Autor: Tui T. Sutherland
Tytuł: Zaginiona sukcesorka
Wydawnictwo: MAG
Czas trwania: 8 godz. 42 min
Tsunami i jej paczka przyjaciół ruszają do morskiego królestwa, by odnaleźć matkę smoczycy. Liczą, że będzie jak w legendzie - zostaną przyjęci ciepło i z należnym szacunkiem zarówno jako smoczęta przeznaczenia, jak i zaginiona księżniczka. Na miejscu okazuje się jednak, że królowa ma już następczynię tronu, a o Tsunami niewielu pamięta.
Drugi tom serii Skrzydła ognia nosi tytuł Zaginiona sukcesorka. Narracja zabiera nas do zupełnie nowego miejsca – błękitnych grot, podwodnych pałaców i królestwa, które na pierwszy rzut oka wygląda jak spełnienie marzeń. Tylko że Tsunami, bohaterka tej części, szybko odkrywa, że życie wśród własnego plemienia wcale nie musi być bajką. To, co miało być domem i bezpieczną przystanią, okazuje się pełne sekretów, pałacowych intryg i czyhających za rogiem niebezpieczeństw.

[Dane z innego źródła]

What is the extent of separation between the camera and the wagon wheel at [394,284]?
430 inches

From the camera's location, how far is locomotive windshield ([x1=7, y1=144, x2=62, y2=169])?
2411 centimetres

Audiobooka czyta Karol Kunysz – i robi to naprawdę świetnie. Jego interpretacja dodaje Tsunami charakteru, dzięki czemu łatwiej uwierzyć w jej brawurę i upór. A tego uporu jest sporo. Tsunami to smok, który najpierw mówi, a potem myśli, co bywa trochę irytujące. Nie ukrywam, kilka razy miałam ochotę nią potrząsnąć. Ale jednocześnie to sprawia, że ta postać żyje i dojrzewa na naszych oczach. Z pyszałkowatej smoczycy krok po kroku staje się kimś, kto uczy się, że rodzina i władza to nie tylko przywileje, ale też ogromna odpowiedzialność.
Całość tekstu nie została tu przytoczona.